A coil of 100 turns and 0.10 m\(^2\) area, making two rotations per second is placed in a 0.01 T uniform magnetic field perpendicular to its axis of rotation. The maximum voltage generated in the coil is:

• A. 0.1 V
• B. 12.56 V
• C. 1.256 V
• D. 0.628 V

Hint:

To find the maximum induced emf in a rotating coil, remember the formula involves the number of turns, area, magnetic field, and angular velocity.

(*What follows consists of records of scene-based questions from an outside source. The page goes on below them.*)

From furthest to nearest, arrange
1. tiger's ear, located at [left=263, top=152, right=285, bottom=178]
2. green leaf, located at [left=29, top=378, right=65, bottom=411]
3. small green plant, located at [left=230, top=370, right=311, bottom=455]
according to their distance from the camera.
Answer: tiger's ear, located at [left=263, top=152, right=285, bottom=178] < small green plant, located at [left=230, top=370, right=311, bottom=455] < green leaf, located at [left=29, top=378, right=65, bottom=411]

Angular velocity \( \omega \) is calculated as \( \omega = 2 \pi \times \text{frequency} \).

Answer 1

The Correct Option is C

The formula for the maximum induced emf in a coil rotating in a magnetic field is given by: \[ \mathcal{E}_{\text{max}} = N A B \omega \] Where: - \( \mathcal{E}_{\text{max}} \) is the maximum induced emf,
- \( N \) is the number of turns of the coil,
- \( A \) is the area of the coil,
- \( B \) is the magnetic field strength,
- \( \omega \) is the angular velocity of the coil.
Given: - \( N = 100 \) turns,
- \( A = 0.10 \, \text{m}^2 \),
- \( B = 0.01 \, \text{T} \),
- The coil makes 2 rotations per second, so \( \omega = 2\pi \times 2 = 4\pi \, \text{rad/s} \).
Substitute these values into the formula: \[ \mathcal{E}_{\text{max}} = 100 \times 0.10 \times 0.01 \times 4\pi \] \[ \mathcal{E}_{\text{max}} = 100 \times 0.10 \times 0.01 \times 12.566 \] \[ \mathcal{E}_{\text{max}} = 1.256 \, \text{V} \] Thus, the correct answer is 1.256 V.